President Barack Obama speaks at a G-20 Summit press conference in St. Petersburg, Russia. (AP Photo/Pablo Martinez Monsivais)
President Obama says he would not launch military strikes against Syria if the government of that country were to turn over its chemical weapons to foreign minders—as Russia has proposed.
But the skeptical president—who suggests that he takes the Russian offer “with a grain of salt” —still wants the authority to launch those strikes.
So, even as the prospect for a non-military fix has been raised, Obama will keep lobbying a skeptical Congress for the approval of a military fix. Though the president refuses to rule out the prospect that he might launch strikes without congressional approval, he says, “I am taking this vote in Congress and what the American people are saying very seriously.”
Obama should take the congressional votes seriously.
He should not consider launching the strikes without affirmative signals from both the House and the Senate.
But he should also consider the debate that will anticipate those congressional votes—and the alternatives that will be proposed.
This president needs alternatives.
And Congress should provide them.
The president’s proposal to launch strikes against Syrian government targets, in response to reports of chemical weapons attacks, faces overwhelming opposition from the American people—59 percent in the latest CNN survey—and deep skepticism from Republicans and Democrats in Congress.

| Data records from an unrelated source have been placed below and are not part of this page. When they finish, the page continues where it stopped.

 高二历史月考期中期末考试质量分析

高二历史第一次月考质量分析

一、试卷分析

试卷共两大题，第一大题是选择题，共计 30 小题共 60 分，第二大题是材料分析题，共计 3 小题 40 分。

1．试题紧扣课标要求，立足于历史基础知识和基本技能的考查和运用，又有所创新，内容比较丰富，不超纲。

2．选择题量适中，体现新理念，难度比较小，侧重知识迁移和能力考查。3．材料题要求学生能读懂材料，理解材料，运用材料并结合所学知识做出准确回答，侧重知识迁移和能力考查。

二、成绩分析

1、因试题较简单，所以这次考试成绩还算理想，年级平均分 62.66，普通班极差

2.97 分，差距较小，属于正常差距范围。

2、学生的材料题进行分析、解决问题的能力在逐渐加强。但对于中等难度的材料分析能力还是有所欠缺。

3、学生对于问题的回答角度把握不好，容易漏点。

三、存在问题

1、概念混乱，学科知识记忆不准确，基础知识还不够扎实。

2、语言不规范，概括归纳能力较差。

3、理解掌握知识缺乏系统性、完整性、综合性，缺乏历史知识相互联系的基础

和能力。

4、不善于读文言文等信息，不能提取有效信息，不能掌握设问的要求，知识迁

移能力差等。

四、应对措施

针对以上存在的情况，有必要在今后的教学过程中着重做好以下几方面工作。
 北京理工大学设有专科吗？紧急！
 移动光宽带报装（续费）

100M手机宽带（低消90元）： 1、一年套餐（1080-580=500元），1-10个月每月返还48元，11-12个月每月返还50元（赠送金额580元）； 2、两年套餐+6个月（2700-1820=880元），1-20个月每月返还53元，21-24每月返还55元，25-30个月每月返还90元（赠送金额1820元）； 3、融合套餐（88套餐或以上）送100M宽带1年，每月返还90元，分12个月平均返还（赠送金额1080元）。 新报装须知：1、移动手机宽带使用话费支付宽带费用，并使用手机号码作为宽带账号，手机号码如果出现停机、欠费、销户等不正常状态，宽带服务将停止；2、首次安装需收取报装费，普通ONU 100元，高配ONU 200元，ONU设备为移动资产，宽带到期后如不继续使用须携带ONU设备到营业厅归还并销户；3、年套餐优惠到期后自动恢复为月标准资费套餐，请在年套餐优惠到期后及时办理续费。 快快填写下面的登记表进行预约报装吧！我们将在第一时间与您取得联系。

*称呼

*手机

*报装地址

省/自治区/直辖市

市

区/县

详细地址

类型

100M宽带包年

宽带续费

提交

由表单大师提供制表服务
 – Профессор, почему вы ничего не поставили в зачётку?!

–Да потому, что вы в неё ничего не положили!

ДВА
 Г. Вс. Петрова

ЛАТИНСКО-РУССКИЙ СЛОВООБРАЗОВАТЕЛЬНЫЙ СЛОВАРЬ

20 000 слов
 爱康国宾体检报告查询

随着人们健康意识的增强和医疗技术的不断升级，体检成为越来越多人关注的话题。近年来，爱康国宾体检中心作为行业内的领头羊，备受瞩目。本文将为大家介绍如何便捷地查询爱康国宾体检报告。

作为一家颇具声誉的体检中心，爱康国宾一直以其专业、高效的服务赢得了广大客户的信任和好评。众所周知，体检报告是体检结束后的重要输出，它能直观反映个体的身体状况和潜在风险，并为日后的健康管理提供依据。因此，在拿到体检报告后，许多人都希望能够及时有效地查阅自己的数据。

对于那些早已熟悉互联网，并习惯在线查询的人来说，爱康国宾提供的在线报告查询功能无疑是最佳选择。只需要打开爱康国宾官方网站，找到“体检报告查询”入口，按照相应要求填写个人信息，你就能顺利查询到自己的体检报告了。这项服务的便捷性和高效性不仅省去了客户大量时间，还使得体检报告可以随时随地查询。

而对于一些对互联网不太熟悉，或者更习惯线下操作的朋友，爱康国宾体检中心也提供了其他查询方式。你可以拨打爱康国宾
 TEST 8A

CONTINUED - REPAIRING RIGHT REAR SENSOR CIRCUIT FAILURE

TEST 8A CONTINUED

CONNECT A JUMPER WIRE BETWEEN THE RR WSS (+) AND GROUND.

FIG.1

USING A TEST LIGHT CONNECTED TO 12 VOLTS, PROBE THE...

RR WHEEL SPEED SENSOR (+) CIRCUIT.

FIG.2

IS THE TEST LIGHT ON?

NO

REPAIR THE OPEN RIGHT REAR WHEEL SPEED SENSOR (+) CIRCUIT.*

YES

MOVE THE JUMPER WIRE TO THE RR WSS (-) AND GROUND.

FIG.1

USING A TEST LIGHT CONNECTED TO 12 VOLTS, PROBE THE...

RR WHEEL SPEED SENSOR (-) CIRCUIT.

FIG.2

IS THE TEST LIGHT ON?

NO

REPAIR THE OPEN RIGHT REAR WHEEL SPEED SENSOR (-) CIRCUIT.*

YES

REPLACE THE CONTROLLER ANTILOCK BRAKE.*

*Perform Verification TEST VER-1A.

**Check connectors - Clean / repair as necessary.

Beginning with a series of television interviews Monday evening, the president will be using the bully pulpit to make his case. And he’ll get a good measure of media buy-in in coming days. There will even be suggestions that the threat of military action is working—and that it must be codified.
But the prospect that the president will achieve a full momentum shift on this issue, and get the Congressional authorization for the use of force that he seeks, remains uncertain. Even Obama admits: “I wouldn’t say I’m confident” about the congressional votes.
But, even if he loses, the president could gain options in the process.